— Direction —
Starting at the line that contains "What is the distance between the photographer", quote every line through the end of the entries, word for word, skipping the pictures.

— Data shown —
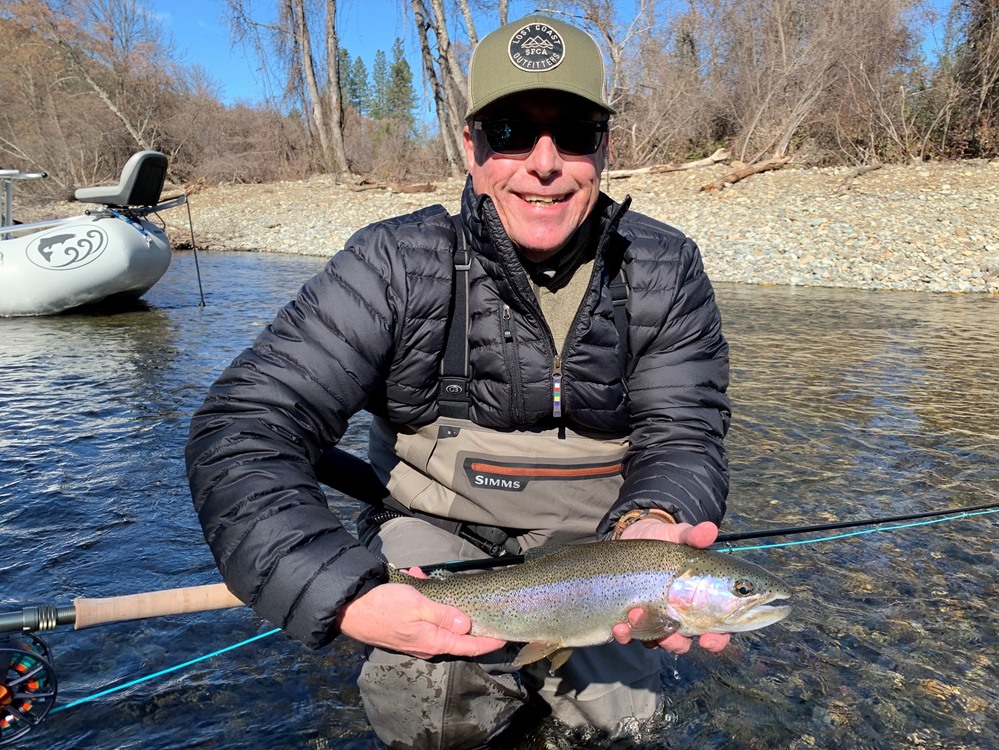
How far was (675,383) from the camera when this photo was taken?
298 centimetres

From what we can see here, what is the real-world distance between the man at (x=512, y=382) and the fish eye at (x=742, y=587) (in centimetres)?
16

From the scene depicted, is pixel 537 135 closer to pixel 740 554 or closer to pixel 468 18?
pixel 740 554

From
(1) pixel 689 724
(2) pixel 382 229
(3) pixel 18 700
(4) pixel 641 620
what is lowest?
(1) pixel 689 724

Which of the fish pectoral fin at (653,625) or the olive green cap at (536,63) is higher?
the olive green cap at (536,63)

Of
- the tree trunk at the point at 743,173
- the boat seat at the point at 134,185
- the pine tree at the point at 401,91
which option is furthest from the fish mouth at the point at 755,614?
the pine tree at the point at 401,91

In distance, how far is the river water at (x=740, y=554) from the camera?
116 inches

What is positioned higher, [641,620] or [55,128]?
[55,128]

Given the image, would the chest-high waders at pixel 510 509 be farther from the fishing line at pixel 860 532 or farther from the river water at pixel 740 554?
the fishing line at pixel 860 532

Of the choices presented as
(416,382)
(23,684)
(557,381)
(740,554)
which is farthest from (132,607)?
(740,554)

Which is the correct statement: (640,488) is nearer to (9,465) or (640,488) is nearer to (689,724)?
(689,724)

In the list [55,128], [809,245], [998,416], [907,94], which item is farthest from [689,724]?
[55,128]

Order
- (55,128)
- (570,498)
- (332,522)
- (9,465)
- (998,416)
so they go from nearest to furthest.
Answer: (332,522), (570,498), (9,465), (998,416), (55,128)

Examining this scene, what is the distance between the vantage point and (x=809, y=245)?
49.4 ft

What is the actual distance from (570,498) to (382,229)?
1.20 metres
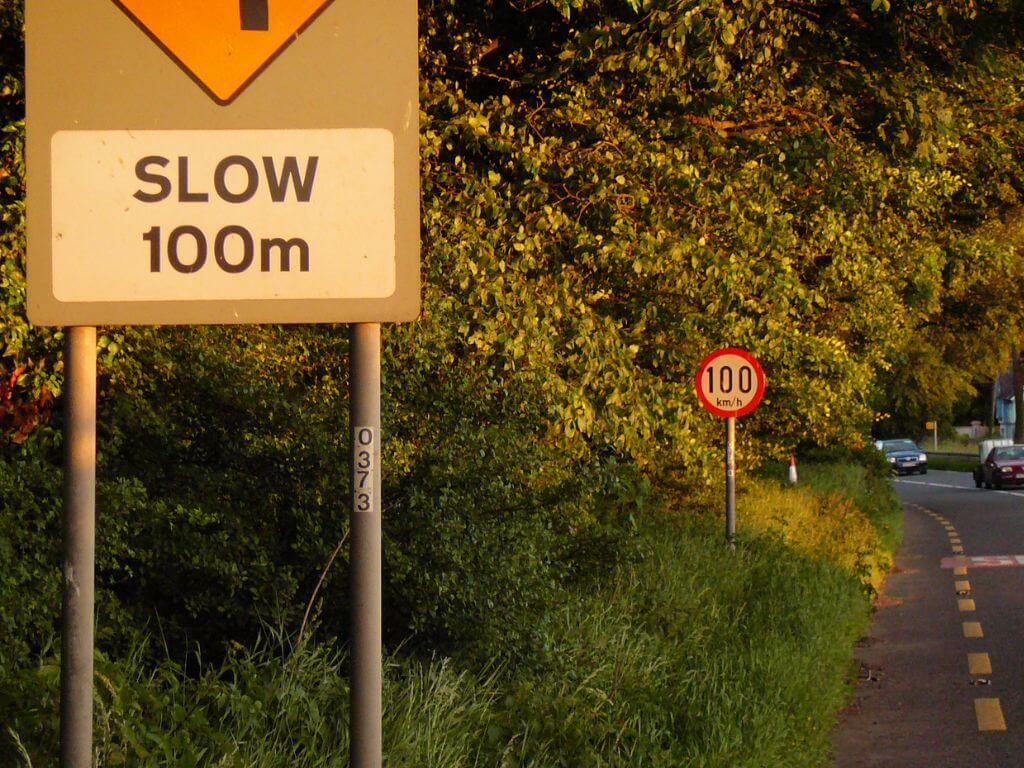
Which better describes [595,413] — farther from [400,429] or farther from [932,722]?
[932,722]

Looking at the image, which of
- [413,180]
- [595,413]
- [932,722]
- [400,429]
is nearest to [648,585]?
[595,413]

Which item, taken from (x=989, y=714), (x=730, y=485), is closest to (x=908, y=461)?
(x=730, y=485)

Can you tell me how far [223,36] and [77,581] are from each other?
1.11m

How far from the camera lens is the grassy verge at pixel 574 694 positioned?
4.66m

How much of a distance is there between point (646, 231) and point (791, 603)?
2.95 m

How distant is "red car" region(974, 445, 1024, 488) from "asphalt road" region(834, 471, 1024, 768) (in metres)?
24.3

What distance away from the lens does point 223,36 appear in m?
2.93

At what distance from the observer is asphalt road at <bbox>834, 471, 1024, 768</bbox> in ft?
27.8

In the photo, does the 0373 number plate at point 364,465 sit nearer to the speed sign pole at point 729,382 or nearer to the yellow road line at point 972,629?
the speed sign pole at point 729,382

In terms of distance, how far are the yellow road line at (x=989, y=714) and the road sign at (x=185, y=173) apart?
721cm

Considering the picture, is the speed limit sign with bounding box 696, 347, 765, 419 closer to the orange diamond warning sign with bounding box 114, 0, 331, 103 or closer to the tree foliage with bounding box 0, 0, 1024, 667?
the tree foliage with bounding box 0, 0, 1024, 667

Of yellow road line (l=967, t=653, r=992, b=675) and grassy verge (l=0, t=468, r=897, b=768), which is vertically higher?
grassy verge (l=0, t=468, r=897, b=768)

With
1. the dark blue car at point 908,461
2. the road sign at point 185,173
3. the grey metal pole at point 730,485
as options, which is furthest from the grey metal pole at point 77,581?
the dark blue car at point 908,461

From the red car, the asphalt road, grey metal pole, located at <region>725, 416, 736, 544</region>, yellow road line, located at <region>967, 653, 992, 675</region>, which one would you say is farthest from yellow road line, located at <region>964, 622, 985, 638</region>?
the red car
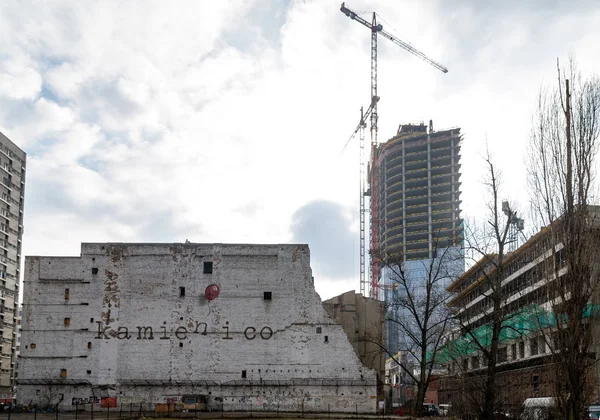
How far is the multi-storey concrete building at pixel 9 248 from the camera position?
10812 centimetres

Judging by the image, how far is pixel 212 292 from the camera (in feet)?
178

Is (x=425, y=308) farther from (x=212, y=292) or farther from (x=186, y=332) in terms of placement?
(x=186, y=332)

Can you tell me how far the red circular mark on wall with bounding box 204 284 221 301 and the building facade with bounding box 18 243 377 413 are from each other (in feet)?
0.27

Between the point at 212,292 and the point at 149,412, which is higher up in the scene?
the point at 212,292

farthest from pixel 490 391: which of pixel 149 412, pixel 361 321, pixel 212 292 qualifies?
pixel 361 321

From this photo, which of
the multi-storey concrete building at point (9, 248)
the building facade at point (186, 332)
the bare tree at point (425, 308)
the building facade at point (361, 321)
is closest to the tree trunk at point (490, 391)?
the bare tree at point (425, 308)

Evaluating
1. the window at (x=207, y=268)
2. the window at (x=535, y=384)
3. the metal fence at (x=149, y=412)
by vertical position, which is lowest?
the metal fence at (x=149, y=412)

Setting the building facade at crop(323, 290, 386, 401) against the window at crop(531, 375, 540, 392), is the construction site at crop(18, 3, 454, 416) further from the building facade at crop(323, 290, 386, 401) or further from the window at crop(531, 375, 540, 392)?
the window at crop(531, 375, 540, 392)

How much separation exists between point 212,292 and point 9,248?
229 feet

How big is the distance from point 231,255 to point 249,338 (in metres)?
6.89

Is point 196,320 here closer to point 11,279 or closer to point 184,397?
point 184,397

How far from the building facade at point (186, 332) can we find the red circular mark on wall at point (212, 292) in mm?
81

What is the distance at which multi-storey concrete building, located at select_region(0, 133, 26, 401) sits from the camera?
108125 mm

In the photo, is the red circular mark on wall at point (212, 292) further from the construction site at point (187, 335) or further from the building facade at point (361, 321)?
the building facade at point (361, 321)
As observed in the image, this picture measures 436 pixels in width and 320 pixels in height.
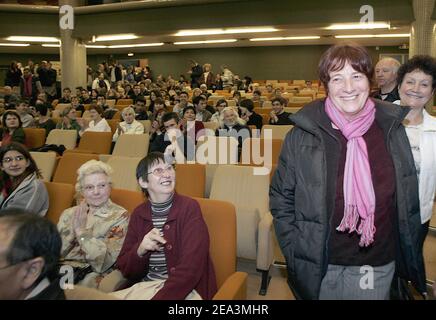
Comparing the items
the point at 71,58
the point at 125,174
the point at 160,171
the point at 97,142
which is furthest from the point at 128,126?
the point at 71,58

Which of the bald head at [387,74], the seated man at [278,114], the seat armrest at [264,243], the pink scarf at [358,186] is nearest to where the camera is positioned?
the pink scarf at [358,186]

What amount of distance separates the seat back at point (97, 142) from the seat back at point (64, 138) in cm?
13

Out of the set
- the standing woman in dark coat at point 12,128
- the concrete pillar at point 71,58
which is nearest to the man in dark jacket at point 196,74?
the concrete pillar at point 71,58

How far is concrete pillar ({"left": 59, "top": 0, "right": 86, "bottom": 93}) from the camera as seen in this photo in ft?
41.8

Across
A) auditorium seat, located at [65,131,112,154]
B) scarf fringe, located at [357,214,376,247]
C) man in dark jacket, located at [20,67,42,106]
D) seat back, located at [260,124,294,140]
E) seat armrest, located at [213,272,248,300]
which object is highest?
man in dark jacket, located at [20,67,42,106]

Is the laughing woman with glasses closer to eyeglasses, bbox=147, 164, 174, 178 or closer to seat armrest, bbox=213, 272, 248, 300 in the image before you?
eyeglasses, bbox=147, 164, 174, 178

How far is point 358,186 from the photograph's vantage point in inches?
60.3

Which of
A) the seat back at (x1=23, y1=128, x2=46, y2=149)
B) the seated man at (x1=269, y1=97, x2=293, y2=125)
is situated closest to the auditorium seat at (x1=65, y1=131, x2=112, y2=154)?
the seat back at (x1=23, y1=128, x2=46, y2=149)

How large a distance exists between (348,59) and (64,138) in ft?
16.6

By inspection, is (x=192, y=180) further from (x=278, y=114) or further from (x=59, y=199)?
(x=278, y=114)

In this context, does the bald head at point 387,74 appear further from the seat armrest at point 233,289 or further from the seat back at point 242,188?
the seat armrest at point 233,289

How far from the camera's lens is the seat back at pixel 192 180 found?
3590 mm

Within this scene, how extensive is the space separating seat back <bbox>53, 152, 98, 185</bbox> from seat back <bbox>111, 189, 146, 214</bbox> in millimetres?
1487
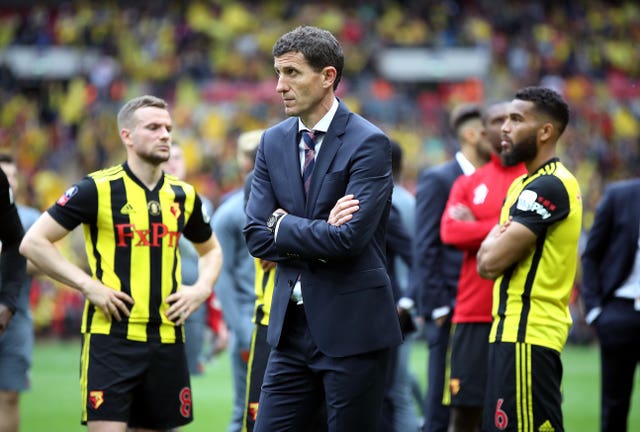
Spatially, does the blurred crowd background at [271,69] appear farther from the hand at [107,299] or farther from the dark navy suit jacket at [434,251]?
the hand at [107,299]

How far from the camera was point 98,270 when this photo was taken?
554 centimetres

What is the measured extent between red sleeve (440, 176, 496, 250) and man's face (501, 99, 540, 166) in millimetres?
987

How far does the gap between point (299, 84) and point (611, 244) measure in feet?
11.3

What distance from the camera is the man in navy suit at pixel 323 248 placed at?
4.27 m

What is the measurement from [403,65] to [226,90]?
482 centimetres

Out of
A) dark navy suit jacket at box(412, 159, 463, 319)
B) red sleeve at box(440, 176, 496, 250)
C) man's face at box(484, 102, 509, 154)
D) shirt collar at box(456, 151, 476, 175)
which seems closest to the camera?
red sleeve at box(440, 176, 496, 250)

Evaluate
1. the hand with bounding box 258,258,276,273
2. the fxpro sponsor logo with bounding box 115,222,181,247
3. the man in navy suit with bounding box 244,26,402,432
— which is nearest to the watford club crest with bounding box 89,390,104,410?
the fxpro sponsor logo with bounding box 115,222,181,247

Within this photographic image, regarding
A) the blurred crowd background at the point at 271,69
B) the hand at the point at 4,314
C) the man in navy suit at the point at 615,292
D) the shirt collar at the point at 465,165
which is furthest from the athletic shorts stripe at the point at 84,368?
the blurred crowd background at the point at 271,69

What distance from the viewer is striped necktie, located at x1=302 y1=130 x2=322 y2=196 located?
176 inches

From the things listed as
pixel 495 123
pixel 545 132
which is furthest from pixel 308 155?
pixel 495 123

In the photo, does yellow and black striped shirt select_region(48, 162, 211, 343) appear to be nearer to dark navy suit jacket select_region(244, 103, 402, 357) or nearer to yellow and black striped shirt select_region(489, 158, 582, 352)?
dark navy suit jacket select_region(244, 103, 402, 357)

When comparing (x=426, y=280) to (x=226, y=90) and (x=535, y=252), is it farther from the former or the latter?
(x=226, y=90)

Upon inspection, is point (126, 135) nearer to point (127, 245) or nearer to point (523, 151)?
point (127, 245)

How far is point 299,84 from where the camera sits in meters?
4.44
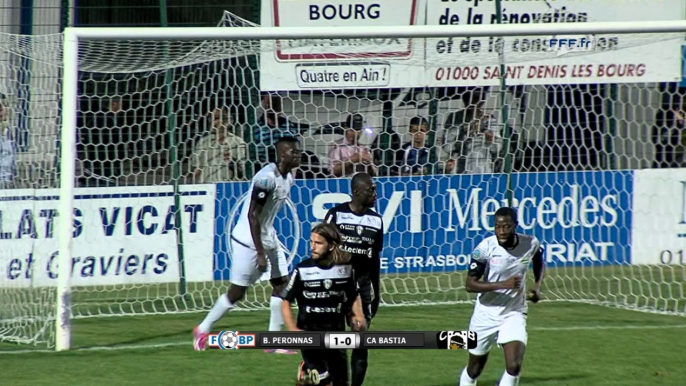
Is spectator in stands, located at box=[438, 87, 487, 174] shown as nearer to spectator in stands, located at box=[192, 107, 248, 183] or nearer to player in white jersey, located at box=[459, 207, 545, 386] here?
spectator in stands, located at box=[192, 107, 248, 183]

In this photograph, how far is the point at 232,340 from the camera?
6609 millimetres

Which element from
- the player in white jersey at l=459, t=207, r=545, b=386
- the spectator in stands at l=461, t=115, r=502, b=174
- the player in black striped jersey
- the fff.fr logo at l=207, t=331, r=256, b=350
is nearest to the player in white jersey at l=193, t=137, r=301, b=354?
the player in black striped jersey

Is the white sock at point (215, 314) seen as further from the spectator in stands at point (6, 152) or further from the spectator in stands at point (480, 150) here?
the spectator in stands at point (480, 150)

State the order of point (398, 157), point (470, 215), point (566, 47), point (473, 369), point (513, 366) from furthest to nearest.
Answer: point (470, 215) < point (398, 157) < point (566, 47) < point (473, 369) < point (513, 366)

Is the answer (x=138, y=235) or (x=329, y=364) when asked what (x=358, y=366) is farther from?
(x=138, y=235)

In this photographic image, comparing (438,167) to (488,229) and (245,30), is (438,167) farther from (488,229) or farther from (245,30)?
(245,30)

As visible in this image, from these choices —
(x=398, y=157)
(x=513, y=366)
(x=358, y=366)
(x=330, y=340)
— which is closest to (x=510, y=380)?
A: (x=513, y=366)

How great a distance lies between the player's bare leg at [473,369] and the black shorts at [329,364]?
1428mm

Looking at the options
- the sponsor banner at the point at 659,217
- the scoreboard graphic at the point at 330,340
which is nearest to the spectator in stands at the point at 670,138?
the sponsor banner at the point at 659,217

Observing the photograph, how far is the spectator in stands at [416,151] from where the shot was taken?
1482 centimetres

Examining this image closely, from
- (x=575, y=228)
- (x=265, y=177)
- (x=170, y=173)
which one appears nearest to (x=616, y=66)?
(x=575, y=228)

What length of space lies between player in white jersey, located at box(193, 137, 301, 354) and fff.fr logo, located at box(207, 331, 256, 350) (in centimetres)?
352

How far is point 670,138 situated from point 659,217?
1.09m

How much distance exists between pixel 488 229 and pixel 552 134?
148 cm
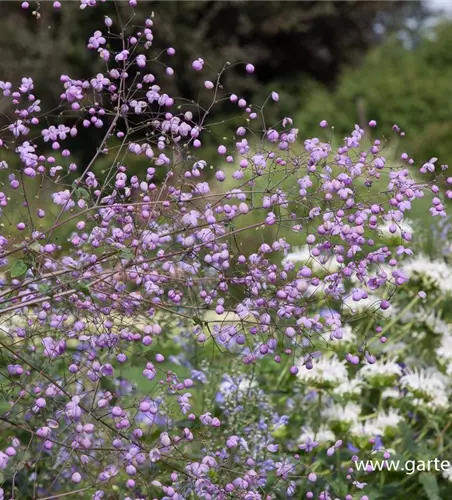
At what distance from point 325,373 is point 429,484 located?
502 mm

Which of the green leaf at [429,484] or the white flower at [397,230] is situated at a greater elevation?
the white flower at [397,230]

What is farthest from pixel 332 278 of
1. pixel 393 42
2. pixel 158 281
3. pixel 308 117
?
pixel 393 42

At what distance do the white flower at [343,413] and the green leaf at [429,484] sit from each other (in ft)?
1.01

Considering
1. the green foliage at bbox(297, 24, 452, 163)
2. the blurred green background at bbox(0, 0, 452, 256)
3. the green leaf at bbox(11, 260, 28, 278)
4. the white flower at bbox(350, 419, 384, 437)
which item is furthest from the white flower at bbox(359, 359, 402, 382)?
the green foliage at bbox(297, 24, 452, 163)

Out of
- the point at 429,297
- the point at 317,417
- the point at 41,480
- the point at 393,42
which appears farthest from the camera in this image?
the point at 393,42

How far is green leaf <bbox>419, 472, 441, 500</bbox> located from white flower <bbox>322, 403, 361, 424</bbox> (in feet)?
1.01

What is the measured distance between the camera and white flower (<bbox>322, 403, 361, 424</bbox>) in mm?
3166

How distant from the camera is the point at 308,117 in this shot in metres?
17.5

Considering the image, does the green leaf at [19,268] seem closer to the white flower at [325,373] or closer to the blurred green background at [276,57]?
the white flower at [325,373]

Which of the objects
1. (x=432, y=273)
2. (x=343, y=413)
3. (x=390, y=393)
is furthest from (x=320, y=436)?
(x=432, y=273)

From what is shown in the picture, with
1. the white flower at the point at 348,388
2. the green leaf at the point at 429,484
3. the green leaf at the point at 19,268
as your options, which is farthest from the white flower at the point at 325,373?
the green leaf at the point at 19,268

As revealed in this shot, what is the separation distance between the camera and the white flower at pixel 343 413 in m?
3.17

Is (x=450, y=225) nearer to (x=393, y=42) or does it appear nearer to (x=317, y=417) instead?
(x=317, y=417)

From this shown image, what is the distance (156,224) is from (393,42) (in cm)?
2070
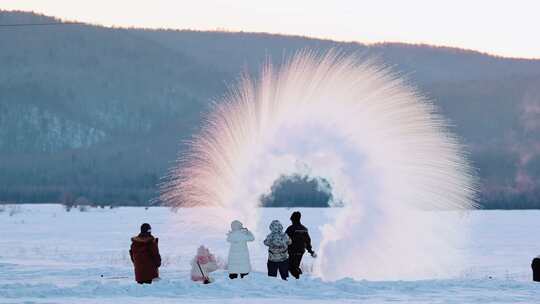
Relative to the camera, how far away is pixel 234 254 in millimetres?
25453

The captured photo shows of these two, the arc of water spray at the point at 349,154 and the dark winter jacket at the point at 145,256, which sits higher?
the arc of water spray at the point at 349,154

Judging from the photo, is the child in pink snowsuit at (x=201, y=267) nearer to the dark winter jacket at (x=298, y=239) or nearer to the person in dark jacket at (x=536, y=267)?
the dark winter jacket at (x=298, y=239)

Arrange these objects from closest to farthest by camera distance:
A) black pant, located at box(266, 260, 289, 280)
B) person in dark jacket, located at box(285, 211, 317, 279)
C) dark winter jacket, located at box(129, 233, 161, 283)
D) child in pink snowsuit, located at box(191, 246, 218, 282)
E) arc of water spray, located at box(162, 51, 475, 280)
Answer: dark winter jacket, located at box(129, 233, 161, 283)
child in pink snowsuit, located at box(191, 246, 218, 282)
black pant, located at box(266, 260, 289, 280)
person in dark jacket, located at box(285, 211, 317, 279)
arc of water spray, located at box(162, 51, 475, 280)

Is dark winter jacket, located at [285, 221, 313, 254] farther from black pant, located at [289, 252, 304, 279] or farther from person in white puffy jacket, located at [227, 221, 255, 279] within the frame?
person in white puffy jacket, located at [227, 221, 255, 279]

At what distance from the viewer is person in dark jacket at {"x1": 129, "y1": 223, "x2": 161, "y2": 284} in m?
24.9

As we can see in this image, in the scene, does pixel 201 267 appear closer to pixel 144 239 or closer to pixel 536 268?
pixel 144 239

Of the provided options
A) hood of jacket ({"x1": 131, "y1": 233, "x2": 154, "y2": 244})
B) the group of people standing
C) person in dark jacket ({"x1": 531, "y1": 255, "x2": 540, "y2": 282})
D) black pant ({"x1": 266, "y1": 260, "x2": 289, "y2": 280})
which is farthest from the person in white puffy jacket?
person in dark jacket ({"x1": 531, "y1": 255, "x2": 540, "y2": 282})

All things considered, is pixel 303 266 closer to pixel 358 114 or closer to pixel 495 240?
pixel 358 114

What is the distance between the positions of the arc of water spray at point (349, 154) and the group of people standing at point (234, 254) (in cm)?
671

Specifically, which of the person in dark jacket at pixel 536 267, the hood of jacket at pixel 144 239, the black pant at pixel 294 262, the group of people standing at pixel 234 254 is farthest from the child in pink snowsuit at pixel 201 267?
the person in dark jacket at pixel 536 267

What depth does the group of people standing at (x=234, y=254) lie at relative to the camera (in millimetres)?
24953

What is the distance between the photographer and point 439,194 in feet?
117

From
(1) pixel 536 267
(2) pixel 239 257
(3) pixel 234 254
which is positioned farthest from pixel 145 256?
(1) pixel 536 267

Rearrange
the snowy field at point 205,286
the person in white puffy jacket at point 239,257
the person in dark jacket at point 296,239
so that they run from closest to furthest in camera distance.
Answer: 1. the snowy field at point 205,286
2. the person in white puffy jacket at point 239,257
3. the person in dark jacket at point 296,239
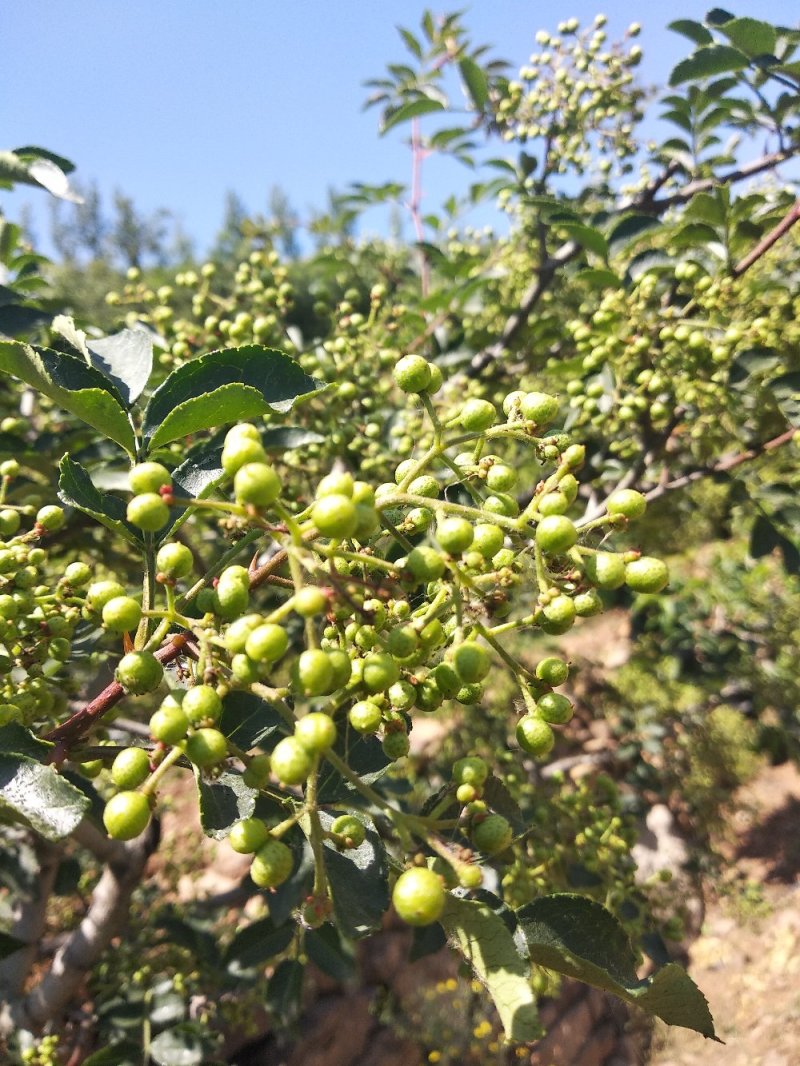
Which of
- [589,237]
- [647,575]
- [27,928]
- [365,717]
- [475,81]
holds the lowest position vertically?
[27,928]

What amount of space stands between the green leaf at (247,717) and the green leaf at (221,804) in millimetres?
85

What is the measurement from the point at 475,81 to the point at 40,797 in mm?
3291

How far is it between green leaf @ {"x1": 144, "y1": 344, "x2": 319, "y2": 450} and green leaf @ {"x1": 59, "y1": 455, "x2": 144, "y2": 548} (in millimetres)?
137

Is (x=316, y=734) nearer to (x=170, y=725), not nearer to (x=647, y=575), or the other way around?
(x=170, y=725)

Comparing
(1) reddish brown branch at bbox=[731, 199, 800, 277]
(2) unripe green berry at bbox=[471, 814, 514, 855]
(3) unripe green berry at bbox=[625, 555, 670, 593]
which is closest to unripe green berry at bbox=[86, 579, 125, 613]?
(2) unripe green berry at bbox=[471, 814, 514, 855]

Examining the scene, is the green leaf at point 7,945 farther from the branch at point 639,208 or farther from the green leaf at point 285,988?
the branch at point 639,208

— Output —
What is the distance between the photographer and point 439,194 in feet?
117

From
(1) pixel 536 267
(2) pixel 239 257
(3) pixel 234 254
which is positioned farthest from pixel 145 256?
(1) pixel 536 267

Rearrange
the snowy field at point 205,286
the person in white puffy jacket at point 239,257
the person in dark jacket at point 296,239
so that they run from closest to furthest in camera distance.
Answer: 1. the snowy field at point 205,286
2. the person in white puffy jacket at point 239,257
3. the person in dark jacket at point 296,239
Which of
- [589,237]
- [647,575]
- [27,928]
- [365,717]
- [475,81]
holds the lowest position vertically?
[27,928]

What amount of space stands between the green leaf at (247,717) and the green leaf at (221,804) in millimetres?
85

What is the measurement from the point at 475,81 to the point at 40,797 in mm?
3291

How far is it between green leaf @ {"x1": 144, "y1": 344, "x2": 319, "y2": 450} and green leaf @ {"x1": 59, "y1": 455, "x2": 144, "y2": 548} (in millimetres)?
137

Is (x=316, y=734) nearer to (x=170, y=725), not nearer to (x=647, y=575), or the other way around?
(x=170, y=725)

Comparing
(1) reddish brown branch at bbox=[731, 199, 800, 277]
(2) unripe green berry at bbox=[471, 814, 514, 855]
(3) unripe green berry at bbox=[625, 555, 670, 593]
which is closest to unripe green berry at bbox=[86, 579, 125, 613]?
(2) unripe green berry at bbox=[471, 814, 514, 855]

Examining the scene, is the green leaf at point 7,945 farther from the branch at point 639,208 or farther from the green leaf at point 285,988?
the branch at point 639,208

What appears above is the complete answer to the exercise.